The 16th of October, 2017, Carlos Casorrán Amilburu succesfully defended his thesis titled
Formulations and Algorithms for General and Security Stackelberg​ ​Games.

The jury was composed by:

  • Yves Crama, Professor, Université de Liège
  • Bernard Fortz, Professor, Université Libre de Bruxelles
  • Martine Labbé, Professor, Université Libre de Bruxelles
  • Patrice Marcotte, Professor, Université de Montréal
  • Thierry Massart, Professor, Université Libre de Bruxelles
  • Fernando Ordóñez, Professor, Universidad de Chile
  • Richard Weber, Professor, Universidad de Chile

Thesis abstract: General Stackelberg games (GSG) confront two contenders, each wanting to optimize their rewards. One of the players, referred to as the leader, can commit to a given action or strategy first, and the other player, referred to as the follower, then responds by selecting an action or strategy of his own. The objective of the game is for the leader to commit to a reward-maximizing strategy, anticipating that the follower will best respond.Finding an optimal mixed strategy for the leader in a GSG is NP-hard when the leader faces one out of a group of several followers and polynomial when there exists a single follower. Additionally, GSGs in which the strategies of the leader consist in covering a subset of at most $m$ targets and the strategies of the followers consist in attacking some target, are called Stackelberg security games (SSG) and involve an exponential number of pure strategies for the leader.The goal of this thesis is to provide efficient algorithms to solve GSGs and SSGs. These algorithms must not only be able to produce optimal solutions quickly, but also be able to solve real life, and thus large-scale, problems efficiently.

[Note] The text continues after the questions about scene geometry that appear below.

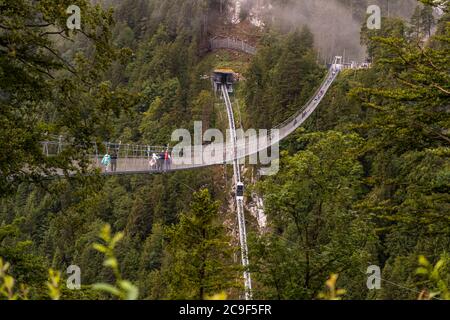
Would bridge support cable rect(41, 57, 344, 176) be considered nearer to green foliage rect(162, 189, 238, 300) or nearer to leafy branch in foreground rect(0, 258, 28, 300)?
green foliage rect(162, 189, 238, 300)

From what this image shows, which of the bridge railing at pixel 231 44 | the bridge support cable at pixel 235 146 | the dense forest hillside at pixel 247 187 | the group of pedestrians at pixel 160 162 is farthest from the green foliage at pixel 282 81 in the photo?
the dense forest hillside at pixel 247 187

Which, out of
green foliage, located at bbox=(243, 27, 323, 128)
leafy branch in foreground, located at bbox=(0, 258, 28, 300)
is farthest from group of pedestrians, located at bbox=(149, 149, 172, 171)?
green foliage, located at bbox=(243, 27, 323, 128)

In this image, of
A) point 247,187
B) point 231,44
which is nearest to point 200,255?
Answer: point 247,187

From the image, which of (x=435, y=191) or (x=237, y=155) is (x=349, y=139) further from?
(x=237, y=155)

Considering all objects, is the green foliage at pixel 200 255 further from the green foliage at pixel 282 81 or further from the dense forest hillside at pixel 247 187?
the green foliage at pixel 282 81

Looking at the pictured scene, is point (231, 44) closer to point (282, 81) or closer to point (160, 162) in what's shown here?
point (282, 81)

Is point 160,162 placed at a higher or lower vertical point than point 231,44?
lower

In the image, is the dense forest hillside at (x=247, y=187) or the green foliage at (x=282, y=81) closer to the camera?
the dense forest hillside at (x=247, y=187)

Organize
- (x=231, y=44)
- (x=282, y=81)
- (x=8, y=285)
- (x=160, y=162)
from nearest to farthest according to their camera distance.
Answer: (x=8, y=285) → (x=160, y=162) → (x=282, y=81) → (x=231, y=44)

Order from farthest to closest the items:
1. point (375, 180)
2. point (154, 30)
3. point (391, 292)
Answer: point (154, 30) < point (391, 292) < point (375, 180)

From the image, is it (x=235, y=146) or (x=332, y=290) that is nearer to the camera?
(x=332, y=290)

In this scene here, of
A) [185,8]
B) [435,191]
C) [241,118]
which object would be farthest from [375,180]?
[185,8]
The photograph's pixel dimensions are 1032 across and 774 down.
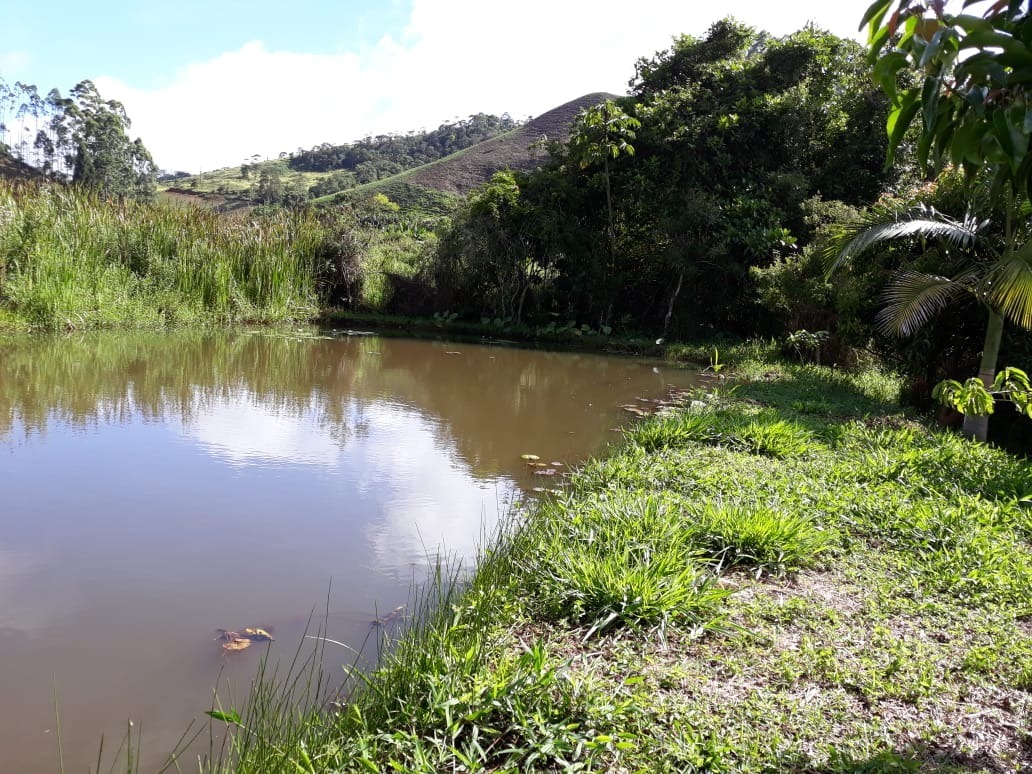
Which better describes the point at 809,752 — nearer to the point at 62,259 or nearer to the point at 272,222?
the point at 62,259

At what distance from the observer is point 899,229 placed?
21.5 feet

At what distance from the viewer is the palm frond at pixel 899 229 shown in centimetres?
648

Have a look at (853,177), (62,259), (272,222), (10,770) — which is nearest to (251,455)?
(10,770)

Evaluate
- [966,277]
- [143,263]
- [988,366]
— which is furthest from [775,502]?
[143,263]

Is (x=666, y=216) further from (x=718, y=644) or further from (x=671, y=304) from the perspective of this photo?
(x=718, y=644)

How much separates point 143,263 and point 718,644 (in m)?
12.8

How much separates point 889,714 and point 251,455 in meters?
4.46

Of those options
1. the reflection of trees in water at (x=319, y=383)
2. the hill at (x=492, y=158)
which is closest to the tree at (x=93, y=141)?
the hill at (x=492, y=158)

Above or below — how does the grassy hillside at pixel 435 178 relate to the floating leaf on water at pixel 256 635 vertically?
above

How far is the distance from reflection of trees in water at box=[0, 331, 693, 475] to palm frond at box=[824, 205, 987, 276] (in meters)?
2.85

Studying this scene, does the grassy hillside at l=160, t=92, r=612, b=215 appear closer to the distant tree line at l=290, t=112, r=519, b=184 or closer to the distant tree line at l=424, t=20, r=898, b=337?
the distant tree line at l=290, t=112, r=519, b=184

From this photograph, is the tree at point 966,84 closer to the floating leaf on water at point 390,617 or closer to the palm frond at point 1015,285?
the floating leaf on water at point 390,617

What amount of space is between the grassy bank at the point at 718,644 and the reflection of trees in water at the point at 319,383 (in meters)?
2.32

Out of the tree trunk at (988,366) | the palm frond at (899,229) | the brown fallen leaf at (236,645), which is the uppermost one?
the palm frond at (899,229)
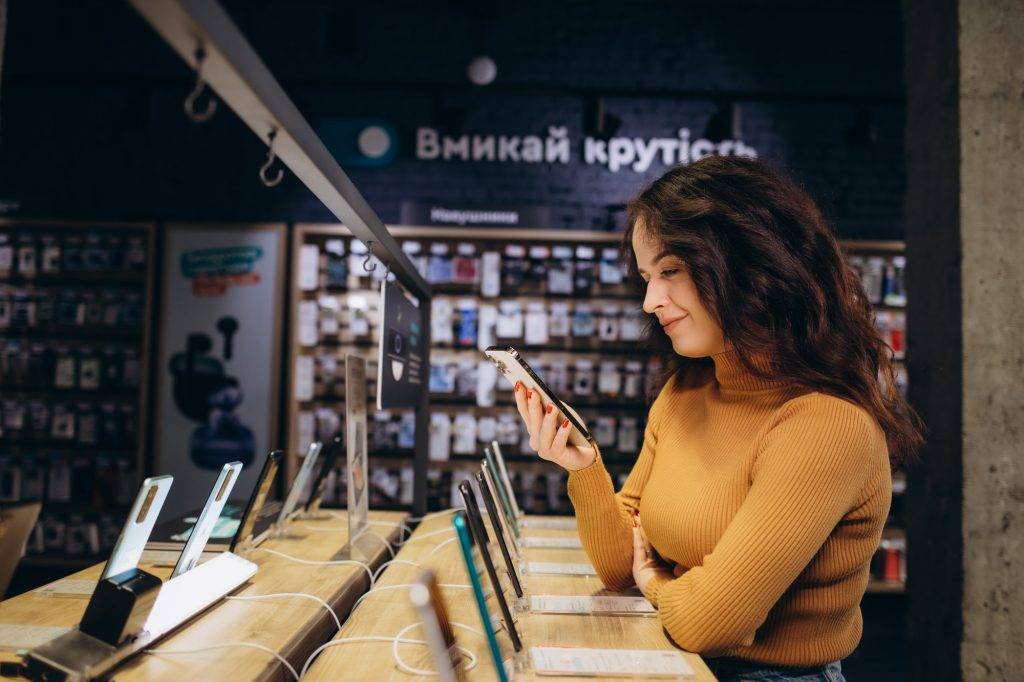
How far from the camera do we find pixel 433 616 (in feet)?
2.75

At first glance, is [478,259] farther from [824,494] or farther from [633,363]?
[824,494]

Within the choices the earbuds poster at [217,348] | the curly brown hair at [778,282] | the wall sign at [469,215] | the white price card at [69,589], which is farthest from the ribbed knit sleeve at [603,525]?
the earbuds poster at [217,348]

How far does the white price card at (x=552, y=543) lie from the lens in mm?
2271

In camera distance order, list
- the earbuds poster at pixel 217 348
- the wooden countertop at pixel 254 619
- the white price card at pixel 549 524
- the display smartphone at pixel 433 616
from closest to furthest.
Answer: the display smartphone at pixel 433 616
the wooden countertop at pixel 254 619
the white price card at pixel 549 524
the earbuds poster at pixel 217 348

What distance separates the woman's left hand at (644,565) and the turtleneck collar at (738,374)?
1.48 feet

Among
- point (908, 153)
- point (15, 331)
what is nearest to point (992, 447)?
point (908, 153)

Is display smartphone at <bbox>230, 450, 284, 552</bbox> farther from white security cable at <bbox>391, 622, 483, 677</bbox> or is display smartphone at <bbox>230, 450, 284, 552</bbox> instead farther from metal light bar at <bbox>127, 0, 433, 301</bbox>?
metal light bar at <bbox>127, 0, 433, 301</bbox>

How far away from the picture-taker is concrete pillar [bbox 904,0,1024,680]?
1.86 meters

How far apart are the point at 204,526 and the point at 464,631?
2.13 feet

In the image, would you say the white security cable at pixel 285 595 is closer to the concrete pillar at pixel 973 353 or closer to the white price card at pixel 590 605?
the white price card at pixel 590 605

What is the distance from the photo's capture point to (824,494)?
3.98ft

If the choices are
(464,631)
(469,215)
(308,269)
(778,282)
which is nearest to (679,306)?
(778,282)

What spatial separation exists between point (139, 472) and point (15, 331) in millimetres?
1372

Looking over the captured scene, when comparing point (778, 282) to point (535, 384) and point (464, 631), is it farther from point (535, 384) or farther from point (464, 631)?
point (464, 631)
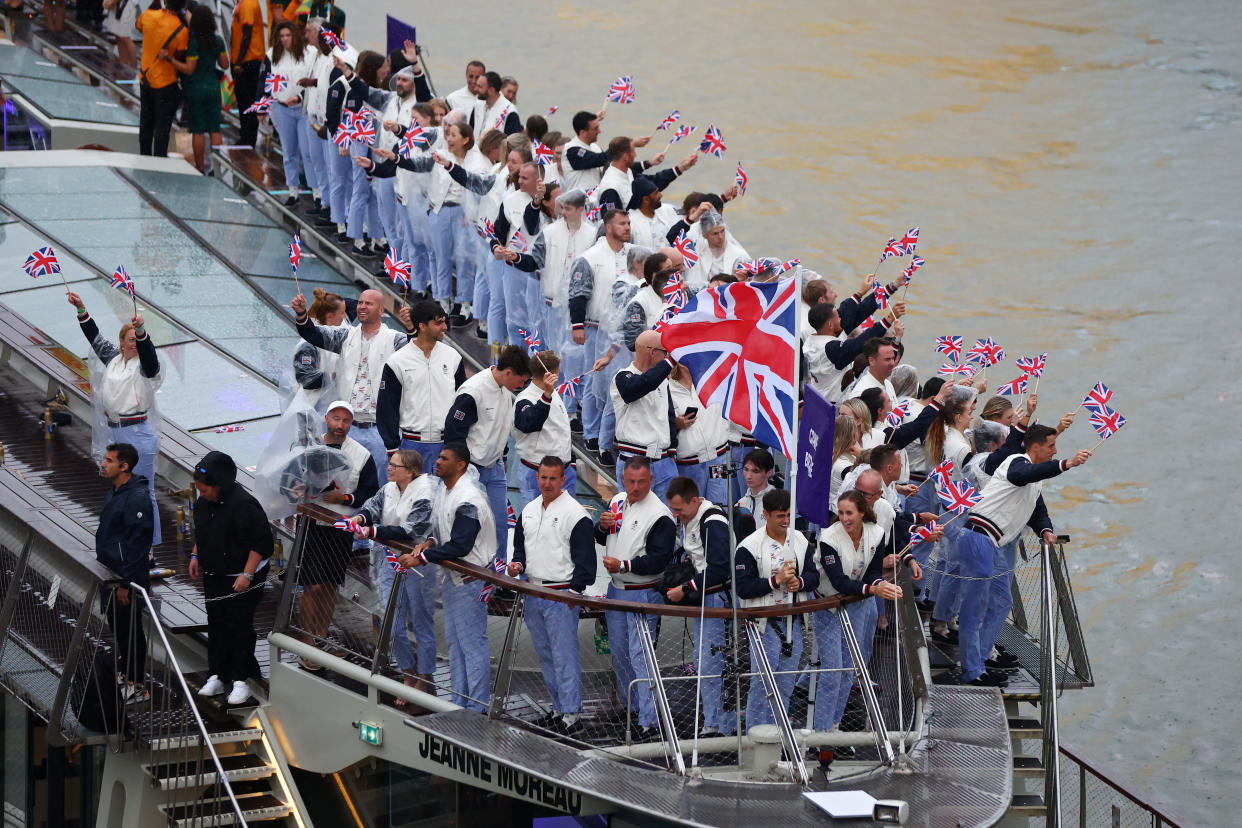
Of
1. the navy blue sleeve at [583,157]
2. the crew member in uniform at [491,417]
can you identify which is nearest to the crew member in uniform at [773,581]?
the crew member in uniform at [491,417]

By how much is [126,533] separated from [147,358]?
184 cm

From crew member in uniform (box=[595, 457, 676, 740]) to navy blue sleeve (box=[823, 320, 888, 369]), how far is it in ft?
9.07

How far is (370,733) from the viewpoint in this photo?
9219 mm

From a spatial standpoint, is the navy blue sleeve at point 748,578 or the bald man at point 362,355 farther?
the bald man at point 362,355

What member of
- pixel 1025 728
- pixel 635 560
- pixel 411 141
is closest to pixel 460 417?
pixel 635 560

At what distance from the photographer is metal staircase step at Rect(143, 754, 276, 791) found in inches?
370

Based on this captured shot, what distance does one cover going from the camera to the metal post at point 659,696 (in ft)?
27.5

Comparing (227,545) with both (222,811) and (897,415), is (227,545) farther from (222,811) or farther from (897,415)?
(897,415)

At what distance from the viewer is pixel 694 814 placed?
26.2ft

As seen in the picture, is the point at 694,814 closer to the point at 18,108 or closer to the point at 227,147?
the point at 227,147

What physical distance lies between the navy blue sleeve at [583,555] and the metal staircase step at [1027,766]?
10.5 ft

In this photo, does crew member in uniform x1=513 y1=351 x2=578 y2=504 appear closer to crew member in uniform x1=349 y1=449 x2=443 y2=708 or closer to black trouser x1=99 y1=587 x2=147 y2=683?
crew member in uniform x1=349 y1=449 x2=443 y2=708

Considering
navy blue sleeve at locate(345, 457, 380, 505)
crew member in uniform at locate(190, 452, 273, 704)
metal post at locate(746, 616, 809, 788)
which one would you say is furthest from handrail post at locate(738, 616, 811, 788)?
crew member in uniform at locate(190, 452, 273, 704)

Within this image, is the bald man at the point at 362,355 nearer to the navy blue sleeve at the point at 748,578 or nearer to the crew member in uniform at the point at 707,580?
the crew member in uniform at the point at 707,580
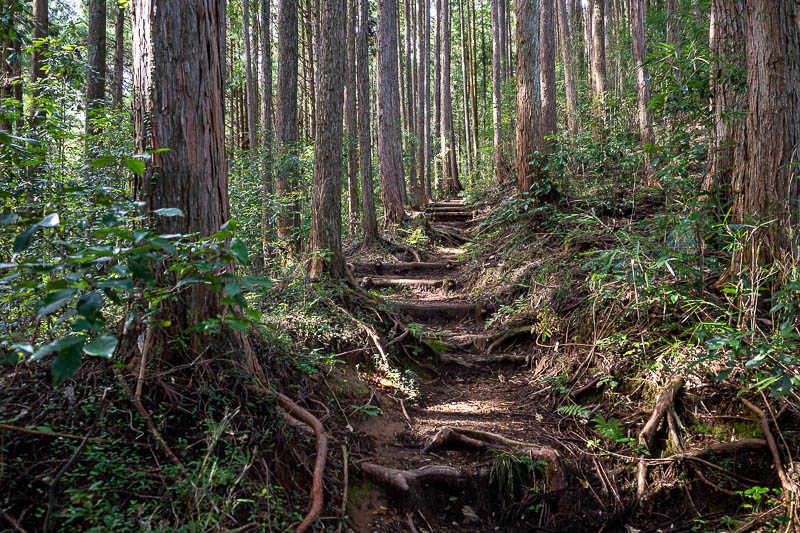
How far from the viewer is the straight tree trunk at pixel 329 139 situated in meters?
5.99

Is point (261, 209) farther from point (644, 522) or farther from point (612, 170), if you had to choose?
point (644, 522)

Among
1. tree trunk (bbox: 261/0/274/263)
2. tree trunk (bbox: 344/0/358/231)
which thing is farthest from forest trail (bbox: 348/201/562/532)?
tree trunk (bbox: 344/0/358/231)

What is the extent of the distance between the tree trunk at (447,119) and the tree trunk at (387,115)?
6.58 meters

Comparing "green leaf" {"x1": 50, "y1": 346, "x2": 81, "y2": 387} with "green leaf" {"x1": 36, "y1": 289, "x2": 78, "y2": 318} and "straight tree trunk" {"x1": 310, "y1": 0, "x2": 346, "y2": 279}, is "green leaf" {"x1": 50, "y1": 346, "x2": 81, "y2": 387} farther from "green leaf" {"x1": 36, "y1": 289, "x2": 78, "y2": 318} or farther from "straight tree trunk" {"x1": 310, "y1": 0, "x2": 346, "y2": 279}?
"straight tree trunk" {"x1": 310, "y1": 0, "x2": 346, "y2": 279}

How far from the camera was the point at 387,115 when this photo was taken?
11375mm

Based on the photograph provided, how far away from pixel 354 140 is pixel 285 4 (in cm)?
308

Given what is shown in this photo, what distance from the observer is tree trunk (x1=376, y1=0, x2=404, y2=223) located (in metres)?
11.1

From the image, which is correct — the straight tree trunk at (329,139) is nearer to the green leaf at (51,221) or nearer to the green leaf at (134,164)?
the green leaf at (134,164)

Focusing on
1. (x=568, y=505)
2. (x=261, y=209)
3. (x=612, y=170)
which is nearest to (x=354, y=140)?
(x=261, y=209)

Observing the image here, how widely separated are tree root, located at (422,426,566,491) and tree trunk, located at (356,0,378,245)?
19.9 feet

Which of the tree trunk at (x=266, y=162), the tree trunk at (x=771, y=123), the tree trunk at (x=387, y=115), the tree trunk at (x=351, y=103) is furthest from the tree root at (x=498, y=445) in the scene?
the tree trunk at (x=351, y=103)

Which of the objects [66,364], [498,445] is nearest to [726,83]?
[498,445]

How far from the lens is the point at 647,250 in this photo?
14.2 feet

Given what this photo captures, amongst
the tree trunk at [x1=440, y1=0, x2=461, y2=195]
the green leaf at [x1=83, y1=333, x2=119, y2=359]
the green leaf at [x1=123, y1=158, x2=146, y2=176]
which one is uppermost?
the tree trunk at [x1=440, y1=0, x2=461, y2=195]
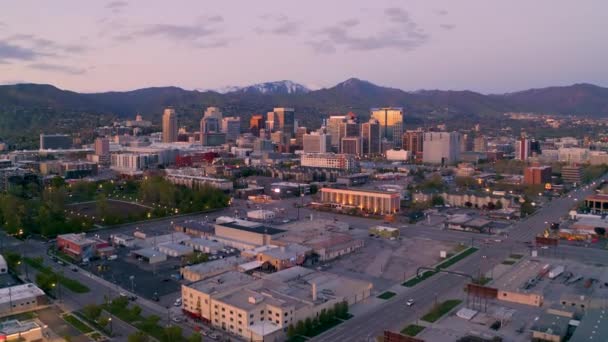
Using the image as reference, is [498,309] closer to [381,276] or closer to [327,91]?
[381,276]

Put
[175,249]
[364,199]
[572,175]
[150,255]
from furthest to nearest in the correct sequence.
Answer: [572,175]
[364,199]
[175,249]
[150,255]

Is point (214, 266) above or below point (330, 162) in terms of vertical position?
below

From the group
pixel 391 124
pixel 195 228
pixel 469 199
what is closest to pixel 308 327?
pixel 195 228

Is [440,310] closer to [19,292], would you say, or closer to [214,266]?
[214,266]

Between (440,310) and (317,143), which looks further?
(317,143)

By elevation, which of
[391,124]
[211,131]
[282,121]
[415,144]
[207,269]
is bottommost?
[207,269]

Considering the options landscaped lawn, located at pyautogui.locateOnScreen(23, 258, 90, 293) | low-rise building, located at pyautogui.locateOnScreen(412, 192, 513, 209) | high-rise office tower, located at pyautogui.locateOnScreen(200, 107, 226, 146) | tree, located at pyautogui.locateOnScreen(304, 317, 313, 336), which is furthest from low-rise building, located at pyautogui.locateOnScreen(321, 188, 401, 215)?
high-rise office tower, located at pyautogui.locateOnScreen(200, 107, 226, 146)

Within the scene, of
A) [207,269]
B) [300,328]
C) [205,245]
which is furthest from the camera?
[205,245]

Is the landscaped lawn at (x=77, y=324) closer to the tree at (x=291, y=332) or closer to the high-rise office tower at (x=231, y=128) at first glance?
the tree at (x=291, y=332)
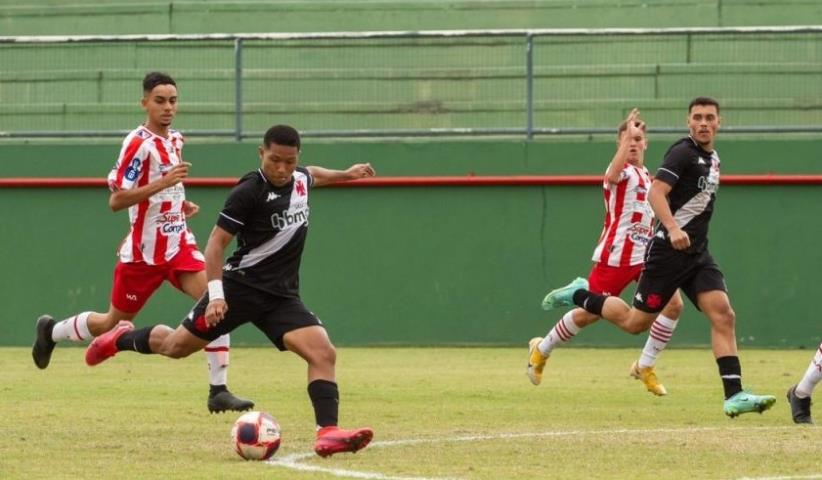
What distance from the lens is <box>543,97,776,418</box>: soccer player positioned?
11.2 meters

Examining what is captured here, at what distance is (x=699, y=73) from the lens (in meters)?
19.4

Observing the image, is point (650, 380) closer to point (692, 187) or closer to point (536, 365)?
point (536, 365)

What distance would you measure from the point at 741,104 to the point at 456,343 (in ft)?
14.5

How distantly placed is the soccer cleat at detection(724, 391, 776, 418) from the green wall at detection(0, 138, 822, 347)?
24.3 feet

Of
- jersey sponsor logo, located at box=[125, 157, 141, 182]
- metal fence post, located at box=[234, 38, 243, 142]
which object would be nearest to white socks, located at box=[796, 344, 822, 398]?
jersey sponsor logo, located at box=[125, 157, 141, 182]

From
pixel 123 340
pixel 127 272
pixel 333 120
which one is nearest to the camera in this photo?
pixel 123 340

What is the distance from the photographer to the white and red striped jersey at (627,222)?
46.5ft

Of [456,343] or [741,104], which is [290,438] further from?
[741,104]

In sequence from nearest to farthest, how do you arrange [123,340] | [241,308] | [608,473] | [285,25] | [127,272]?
[608,473] → [241,308] → [123,340] → [127,272] → [285,25]

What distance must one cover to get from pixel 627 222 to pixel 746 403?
372cm

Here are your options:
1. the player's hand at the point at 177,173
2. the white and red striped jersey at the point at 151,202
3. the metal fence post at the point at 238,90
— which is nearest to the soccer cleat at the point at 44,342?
the white and red striped jersey at the point at 151,202

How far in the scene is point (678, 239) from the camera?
35.5 ft

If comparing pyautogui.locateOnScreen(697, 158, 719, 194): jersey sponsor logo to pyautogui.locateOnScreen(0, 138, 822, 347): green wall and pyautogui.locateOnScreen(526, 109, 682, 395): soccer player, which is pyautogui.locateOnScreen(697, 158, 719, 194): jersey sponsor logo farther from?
pyautogui.locateOnScreen(0, 138, 822, 347): green wall

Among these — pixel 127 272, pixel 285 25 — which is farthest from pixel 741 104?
pixel 127 272
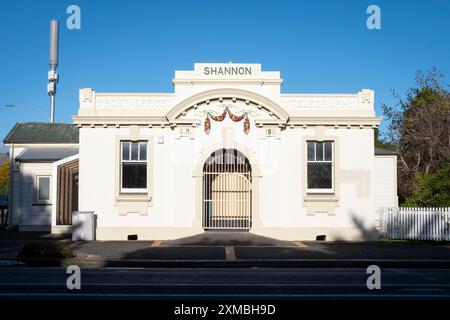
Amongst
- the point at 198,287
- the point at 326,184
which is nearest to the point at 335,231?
Answer: the point at 326,184

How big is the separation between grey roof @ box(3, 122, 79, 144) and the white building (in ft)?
31.4

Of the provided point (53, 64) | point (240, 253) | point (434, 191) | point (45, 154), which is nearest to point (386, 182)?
point (434, 191)

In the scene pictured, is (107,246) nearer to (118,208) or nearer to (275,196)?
(118,208)

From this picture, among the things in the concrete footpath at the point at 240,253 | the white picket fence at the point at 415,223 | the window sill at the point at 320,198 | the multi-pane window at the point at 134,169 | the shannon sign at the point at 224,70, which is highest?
the shannon sign at the point at 224,70

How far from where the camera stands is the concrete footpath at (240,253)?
1398 cm

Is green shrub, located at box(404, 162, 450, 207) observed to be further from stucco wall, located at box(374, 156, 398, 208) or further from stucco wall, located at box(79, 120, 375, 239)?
stucco wall, located at box(79, 120, 375, 239)

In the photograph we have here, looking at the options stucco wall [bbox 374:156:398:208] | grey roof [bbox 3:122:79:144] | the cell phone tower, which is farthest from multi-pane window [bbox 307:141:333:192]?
the cell phone tower

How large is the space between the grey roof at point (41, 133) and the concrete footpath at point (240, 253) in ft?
31.8

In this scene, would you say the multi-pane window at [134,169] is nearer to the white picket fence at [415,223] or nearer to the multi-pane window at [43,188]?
the multi-pane window at [43,188]

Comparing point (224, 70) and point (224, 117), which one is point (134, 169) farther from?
point (224, 70)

This thesis is dedicated to the algorithmic and theoretical analysis of an important class of problems related to security. The framework chosen to study said problems is that of Game Theory and, more specifically, Stackelberg games. The main contributions of the thesis are theoretical, algorithmic and practical. We study mathematical formulations and enhance them through the use of well-established integer programming techniques, we exploit problem structure to develop valid inequalities for the formulations and develop decomposition approaches and we present a Stackelberg approach to tackle a real-life border patrol problem along the border of the northernmost province of Chile. The theoretical and algorithmic advancements are aimed at speeding up problem resolution with respect to state of the art methods and to scale-up the sizes of the instances that can be currently solved.